Banks, central banks & commodities
Manipulation and conspiracy theories are of all times. Last year, rumors surged that 1 particular giant broker in the US was doing all within its powers to depress the price of silver by selling silver futures. And the conspiracy became complete when rumors surged this was done at the request of the FED because precious metals were becoming too much of a competitor for paper fiat money. Another conspiracy - openly voiced by a former FED governor - was that the FED in the past had supported the stock market by buying futures and ETFs whenever a negative market correction started to live a life on its own.
The latest proposition for central banks to intervene in the markets comes from a former Bank of England Monetary Policy Committee member. And this time it's a call to control inflation expectations by controling/manipulating price expectations on commodities (especially oil). Before commenting on the sense and nonsense of this, a first practical question comes to mind : how are you gonna achieve this in practice ? Andrew Sentence - now PwC - proposes 2 options :
1) A pre-emptive policy move of the central bank by raising interest rates. This is what we call "leaning against the wind" or raising rates in time beyond a level necessary to maintain price stability, this whenever an asset bubble is detected. First sober personal observation : with this generation of central bankers in the West, this policy approach option doesn't stand much of a chance.
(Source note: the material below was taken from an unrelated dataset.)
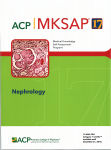 MKSAP 17 - Nephrology COMPLETE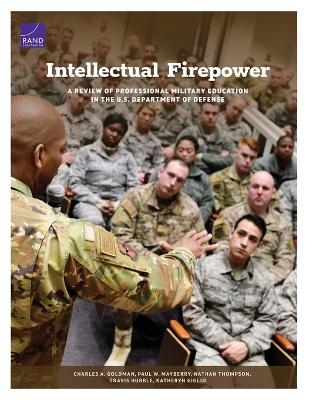 Intellectual Firepower - Charles A Goldman, Paul W Mayberry, Nathan Thompson, Travis Hubble, Katheryn Giglio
2) Directly intervening in the commodity markets so central banks becoming buyers and sellers in future contracts on oil, gas, soybeans, pork bellies, whatever.
Now this last option is intriguing. It also implies that the central bank should start with an inventory of commodities otherwise it would be outright selling naked contracts, or, selling commodity futures without having the underlying commodity in position when it attempts to depress prices. And to that extend this initiative is quite useless at present. Because it has been brought forward of course in order to stabilize the stagflationary forces of upward accelerating commodity prices. Buying inventory now only would make matters worse. To conclude : First central banks make an historic effort to avoid deflation and feed a healthy inflation expectation by printing and setting interest rates at virtually zero on a global scale. Then they realize they create the wrong inflation along the way. The solution would then be to set up a huge trading desk in commodities at the central bank. A central bank really becoming a grocery shop where you can trade all kinds of stuff : paper money, foreign currency, real estate, paper debt under all forms from AAA to junk, and last but not least food, orange juice, metals and energy !
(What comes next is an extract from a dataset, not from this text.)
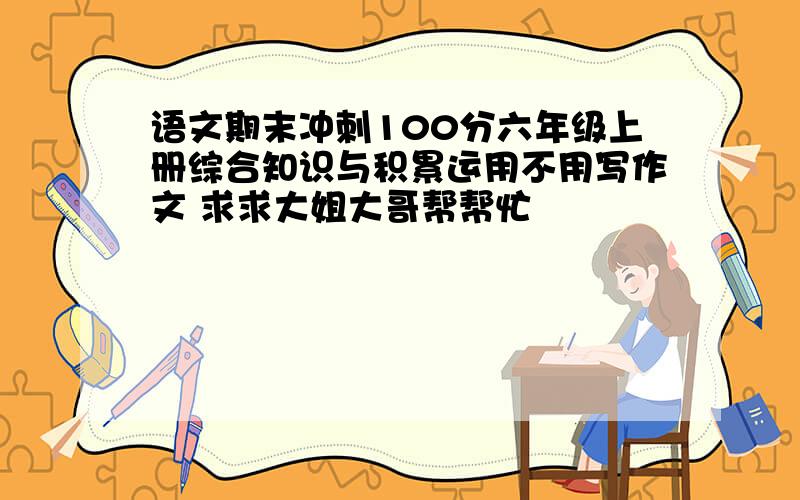 语文期末冲刺100分六年级上册综合知识与积累运用不用写作文 求求大姐大哥帮帮忙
Over now to financial innovation, private banks and commodities. Apparently there is a problem for banks to continue to fund loans for commodity trading houses. Or as a senior loan officer states : "our balance sheet can't move up at the pace as commodity prices increase. Nor do banks have sufficient access to the USD market to find the money". Commodity trade financing is indeed a large business with an estimated annual turnover of some 1500 bio USD. The big houses such as Glencore are not as such in trouble in finding the money to pre-finance deals, but apparently the smaller players are suffering from some kind of credit crunch.
So two major European financial players have come up with the following solution : a CCLO or a collateralized commodity loan obligation. This is briefly a loan multiplier at work : you grant a loan, you package it as if it is a bond and sell it to institutional investors : credit risk eliminated from the bank balance sheet and the process of granting new loans can start all over again with the money received from the sale to investors. And it's rock solid because in the world of commodity loans, hardly any default occurs, dixit a senior metals and oils trader at Trafigura. SocGen and BNP are envisaging to launch these covered bonds before year end. Nothing really rocket science exciting stuff but I just wonder:
1) How are rating agencies going to assess these kind of products in view of their past experience with rating covered bonds in real estate and other so-called "rock solid" stuff ?
2) Doesn't make much sense for central banks to lean against the wind or start trading in commodities if private banks on the other hand invent credit multipliers on the same underlying assets.